Beranda itu memang sekreatif namanya. Hampir segala hal tampak bernuansa hitam. Dari tempat Venus berdiri, berderet lingkaran putih serupa. Masing-masing berjarak dua sampai empat meter dari yang lain. Deretan itu melingkar, terus menyambung satu sama lain sampai berakhir kembali ke lingkaran putih di depan Venus. Venus khawatir lehernya bakal terputus gara-gara mendongak dan berjinjit-jinjit. Area yang terdapat beberapa belas lingkaran putih itu benar-benar luas. Banyak di antaranya seolah sedang memuntahkan anak-anak sepantaran Venus. Di tengah-tengah bundaran raksasa tersebut (atau lubang, Venus tidak yakin) lagi-lagi hanya ada kegelapan.
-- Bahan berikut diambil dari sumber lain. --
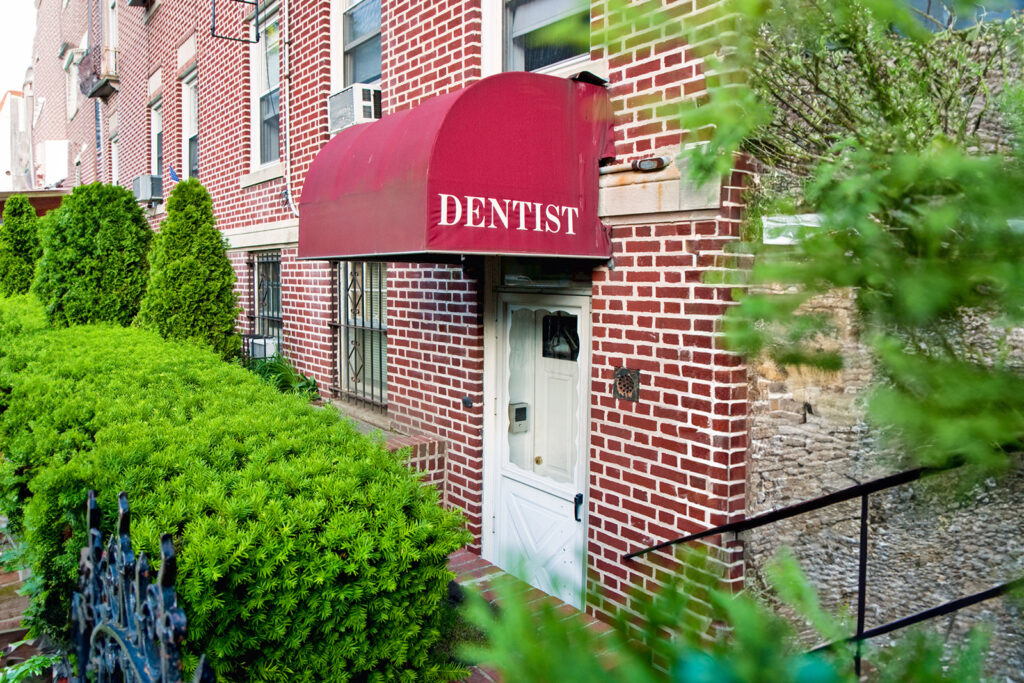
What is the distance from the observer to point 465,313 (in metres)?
6.25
Di tengahnya menjulang sesuatu mirip pilar besar yang tegak ke atas, lalu ujungnya melebar membentuk naungan raksasa bagai payung, seakan ia menggantikan atap. Venus menyadari dengan perasaan tak enak bahwa sebelumnya ia menyangka itu adalah langit. Rasanya seperti ada angin dingin yang bertiup dari dalam sana. Kegelapan yang berada di tengah bundaran seakan tersambung dengan bagian belakang lingkaran-lingkaran putih yang ada. Seperti pipa, hanya saja gelap dan tanpa rangka.
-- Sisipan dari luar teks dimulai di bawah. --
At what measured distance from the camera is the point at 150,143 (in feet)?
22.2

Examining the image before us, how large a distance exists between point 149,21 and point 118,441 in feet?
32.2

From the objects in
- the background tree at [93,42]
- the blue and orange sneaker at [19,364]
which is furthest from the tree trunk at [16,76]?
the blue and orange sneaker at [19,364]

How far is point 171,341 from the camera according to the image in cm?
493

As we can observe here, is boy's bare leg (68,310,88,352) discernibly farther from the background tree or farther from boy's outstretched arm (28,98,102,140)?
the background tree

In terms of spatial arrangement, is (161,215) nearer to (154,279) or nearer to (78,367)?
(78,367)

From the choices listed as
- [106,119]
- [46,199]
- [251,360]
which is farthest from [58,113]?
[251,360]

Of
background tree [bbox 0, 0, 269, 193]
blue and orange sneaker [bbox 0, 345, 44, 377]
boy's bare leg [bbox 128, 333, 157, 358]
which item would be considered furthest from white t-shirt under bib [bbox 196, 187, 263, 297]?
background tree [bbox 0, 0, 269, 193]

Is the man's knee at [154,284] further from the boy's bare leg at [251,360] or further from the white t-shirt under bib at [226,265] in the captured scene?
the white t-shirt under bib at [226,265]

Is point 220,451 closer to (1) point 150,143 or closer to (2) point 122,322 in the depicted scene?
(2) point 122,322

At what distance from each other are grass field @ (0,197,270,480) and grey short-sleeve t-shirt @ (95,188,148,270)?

Venus menanyakan pertanyaan yang sangat mendesak. Dan penting.
“Di mana aku bisa makan?”
Si Pria Galak menatap Venus seakan dia sudah gila. Venus pikir jika ia tidak segera makan, ia tak yakin bisa berdiri menghadapi keanehan ini lagi. Entah kenapa hidupnya tiba-tiba akrab dengan segala yang berbau kegelapan. Lagipula, perutnya keroncongan. Sudah berapa lama sejak ia makan terakhir kali? Sehari, dua hari, seabad?
Si Wanita Ramah menertawai Venus dan berujar, “Ayo, kalau begitu.”
“Kemana?” tanya Venus mulai penasaran.
Si Wanita Ramah menunjuk dengan dagunya ke arah tembok tinggi raksasa, yang berdiri tidak jauh di sebelah utara sana. Atap gelap aneh tadi sepertinya berakhir di ujung tembok tersebut. Venus memandang tembok perak itu dengan takjub.
Kalau ini mimpinya para orang gila, sepertinya tidak jelek-jelek amat, sih.
Venus mengekor dua orang dewasa itu dalam diam. Ada banyak sekali orang dewasa yang menjaga lingkaran-pemuntah-orang itu.
Lingkaran pemuntah orang.
Duh.
“Hei, eh, Kak,” panggil Venus pada si Wanita Ramah, “lingkaran putih itu apa, sih?”
“Apa? Oh, itu Portal Gelap,” si Wanita Ramah menjawab dan menoleh sebentar.
Padahal portalnya putih, pikir Venus. Jahat benar.
“Kalau yang seperti pipa gelap itu?” Venus bertanya lagi
“Kegelapan,” sahut si Pria Galak.
Venus mendengus. Membantu sekali.
“Hei, Lan!” Suara tenor seseorang membuat si Wanita Ramah berhenti dan menoleh. “Sudah selesai?”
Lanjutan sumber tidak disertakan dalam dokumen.